## BEGIN Source data

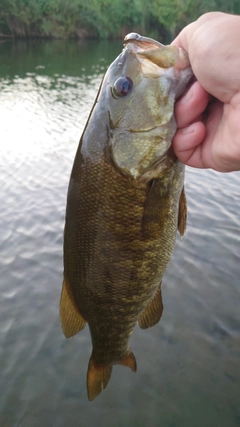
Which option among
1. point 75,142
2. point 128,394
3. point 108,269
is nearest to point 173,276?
point 128,394

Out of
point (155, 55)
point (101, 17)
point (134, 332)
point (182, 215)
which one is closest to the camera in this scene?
point (155, 55)

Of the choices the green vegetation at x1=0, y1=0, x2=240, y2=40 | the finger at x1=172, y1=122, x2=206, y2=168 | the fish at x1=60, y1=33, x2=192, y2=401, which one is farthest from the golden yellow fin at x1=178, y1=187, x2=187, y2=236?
the green vegetation at x1=0, y1=0, x2=240, y2=40

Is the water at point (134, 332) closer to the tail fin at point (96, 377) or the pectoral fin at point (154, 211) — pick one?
the tail fin at point (96, 377)

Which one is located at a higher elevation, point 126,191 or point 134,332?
point 126,191

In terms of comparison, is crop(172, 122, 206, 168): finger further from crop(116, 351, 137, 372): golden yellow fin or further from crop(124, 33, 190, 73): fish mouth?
crop(116, 351, 137, 372): golden yellow fin

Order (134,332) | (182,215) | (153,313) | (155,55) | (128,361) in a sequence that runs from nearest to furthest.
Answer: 1. (155,55)
2. (182,215)
3. (153,313)
4. (128,361)
5. (134,332)

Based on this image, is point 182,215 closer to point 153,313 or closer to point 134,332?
point 153,313

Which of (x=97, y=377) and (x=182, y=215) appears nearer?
(x=182, y=215)

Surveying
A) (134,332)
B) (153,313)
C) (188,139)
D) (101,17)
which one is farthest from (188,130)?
(101,17)
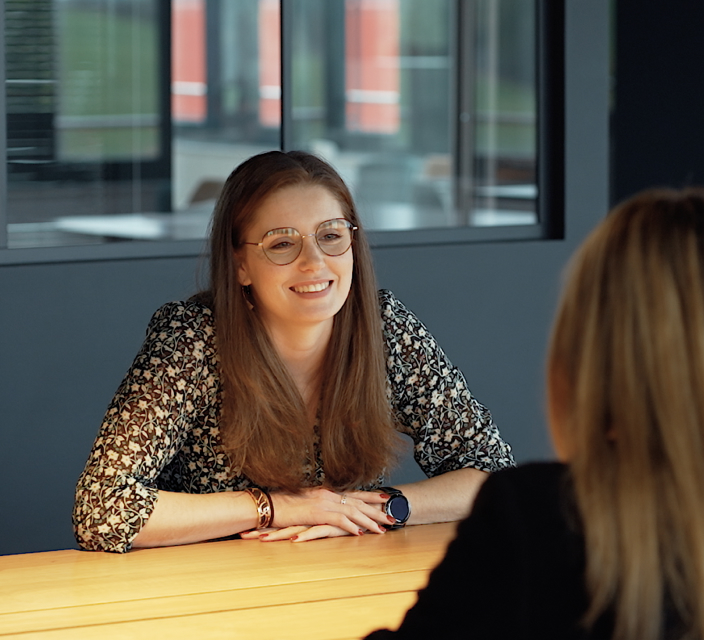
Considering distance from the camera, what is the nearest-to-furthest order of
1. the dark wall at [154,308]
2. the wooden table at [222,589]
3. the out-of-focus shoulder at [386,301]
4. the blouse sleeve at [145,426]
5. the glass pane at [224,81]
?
1. the wooden table at [222,589]
2. the blouse sleeve at [145,426]
3. the out-of-focus shoulder at [386,301]
4. the dark wall at [154,308]
5. the glass pane at [224,81]

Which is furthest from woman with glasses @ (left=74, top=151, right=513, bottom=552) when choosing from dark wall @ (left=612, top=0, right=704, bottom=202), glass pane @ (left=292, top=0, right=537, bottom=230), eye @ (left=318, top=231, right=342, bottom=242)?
glass pane @ (left=292, top=0, right=537, bottom=230)

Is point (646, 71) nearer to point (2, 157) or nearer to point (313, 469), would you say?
point (2, 157)

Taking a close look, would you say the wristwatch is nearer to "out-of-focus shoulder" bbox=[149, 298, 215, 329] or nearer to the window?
"out-of-focus shoulder" bbox=[149, 298, 215, 329]

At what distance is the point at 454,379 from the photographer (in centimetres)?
231

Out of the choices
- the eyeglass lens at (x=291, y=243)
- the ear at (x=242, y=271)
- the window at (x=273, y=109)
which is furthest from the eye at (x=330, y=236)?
the window at (x=273, y=109)

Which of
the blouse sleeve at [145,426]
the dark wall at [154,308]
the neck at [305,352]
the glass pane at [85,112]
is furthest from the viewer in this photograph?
the glass pane at [85,112]

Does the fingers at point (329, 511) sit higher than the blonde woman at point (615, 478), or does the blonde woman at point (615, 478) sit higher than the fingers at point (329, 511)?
the blonde woman at point (615, 478)

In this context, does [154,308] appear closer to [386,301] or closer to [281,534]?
[386,301]

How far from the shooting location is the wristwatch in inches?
80.9

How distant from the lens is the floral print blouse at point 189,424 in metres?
1.95

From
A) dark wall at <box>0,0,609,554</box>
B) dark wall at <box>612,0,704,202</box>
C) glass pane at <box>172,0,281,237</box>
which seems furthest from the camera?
glass pane at <box>172,0,281,237</box>

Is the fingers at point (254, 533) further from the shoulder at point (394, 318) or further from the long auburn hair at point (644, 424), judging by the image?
the long auburn hair at point (644, 424)

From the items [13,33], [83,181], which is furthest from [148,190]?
[13,33]

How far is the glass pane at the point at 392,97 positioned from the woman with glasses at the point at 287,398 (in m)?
6.06
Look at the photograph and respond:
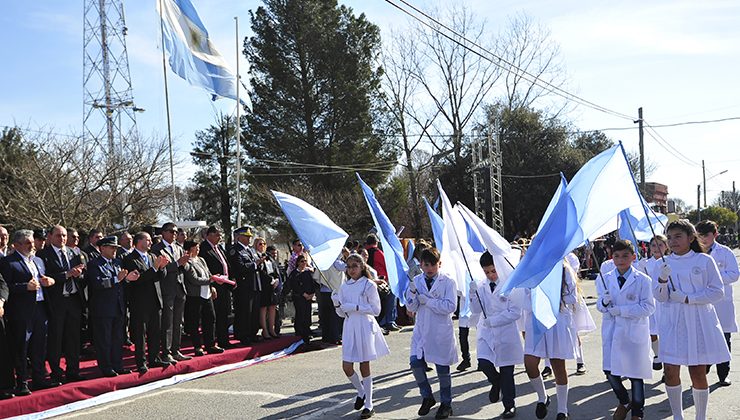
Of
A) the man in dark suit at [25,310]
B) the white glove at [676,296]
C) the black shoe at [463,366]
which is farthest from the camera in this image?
the black shoe at [463,366]

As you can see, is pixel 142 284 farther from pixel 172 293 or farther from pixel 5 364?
pixel 5 364

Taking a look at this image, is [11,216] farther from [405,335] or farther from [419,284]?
[419,284]

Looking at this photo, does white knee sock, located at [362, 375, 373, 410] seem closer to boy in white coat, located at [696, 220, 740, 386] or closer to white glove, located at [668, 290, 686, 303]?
white glove, located at [668, 290, 686, 303]

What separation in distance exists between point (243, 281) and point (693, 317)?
7605 millimetres

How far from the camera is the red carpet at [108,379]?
7.86m

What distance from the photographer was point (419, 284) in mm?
7633

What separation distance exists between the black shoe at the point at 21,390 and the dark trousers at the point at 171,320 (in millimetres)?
2126

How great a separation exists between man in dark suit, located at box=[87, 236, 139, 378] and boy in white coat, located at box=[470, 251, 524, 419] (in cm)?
464

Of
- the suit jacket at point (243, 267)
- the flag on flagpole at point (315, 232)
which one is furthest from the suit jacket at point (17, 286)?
the suit jacket at point (243, 267)

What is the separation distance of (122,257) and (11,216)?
11.6 m

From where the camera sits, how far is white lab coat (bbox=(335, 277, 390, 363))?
25.3ft

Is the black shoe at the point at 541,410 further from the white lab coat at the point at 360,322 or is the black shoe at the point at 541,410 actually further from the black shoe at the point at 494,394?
the white lab coat at the point at 360,322

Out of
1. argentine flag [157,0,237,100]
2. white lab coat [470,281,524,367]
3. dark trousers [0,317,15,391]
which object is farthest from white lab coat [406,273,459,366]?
argentine flag [157,0,237,100]

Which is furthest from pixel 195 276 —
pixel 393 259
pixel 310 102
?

## END Source data

#### What this task involves
Reproduce, exactly and with nothing added, the lines from the one that includes "What separation distance" through the last line of the material.

#### Response to the task
What separation distance exists between the black shoe at the point at 21,390 and the dark trousers at the point at 171,320 (in millimetres)?
2126

How great a separation exists between man in dark suit, located at box=[87, 236, 139, 378] and boy in white coat, located at box=[470, 251, 524, 419] (in cm)?
464

Of
- the suit jacket at point (243, 267)
- the flag on flagpole at point (315, 232)
which one is furthest from the suit jacket at point (17, 286)?
the suit jacket at point (243, 267)

What is the separation distance of (122,257) and (11,216)?
11.6 m

From where the camera sits, how far is white lab coat (bbox=(335, 277, 390, 363))?
25.3ft

Is the black shoe at the point at 541,410 further from the white lab coat at the point at 360,322 or is the black shoe at the point at 541,410 actually further from the black shoe at the point at 494,394?
the white lab coat at the point at 360,322

Out of
1. argentine flag [157,0,237,100]
2. white lab coat [470,281,524,367]
3. dark trousers [0,317,15,391]
which object is farthest from white lab coat [406,273,459,366]?
argentine flag [157,0,237,100]

Which is furthest from pixel 195 276 —
pixel 393 259
pixel 310 102
?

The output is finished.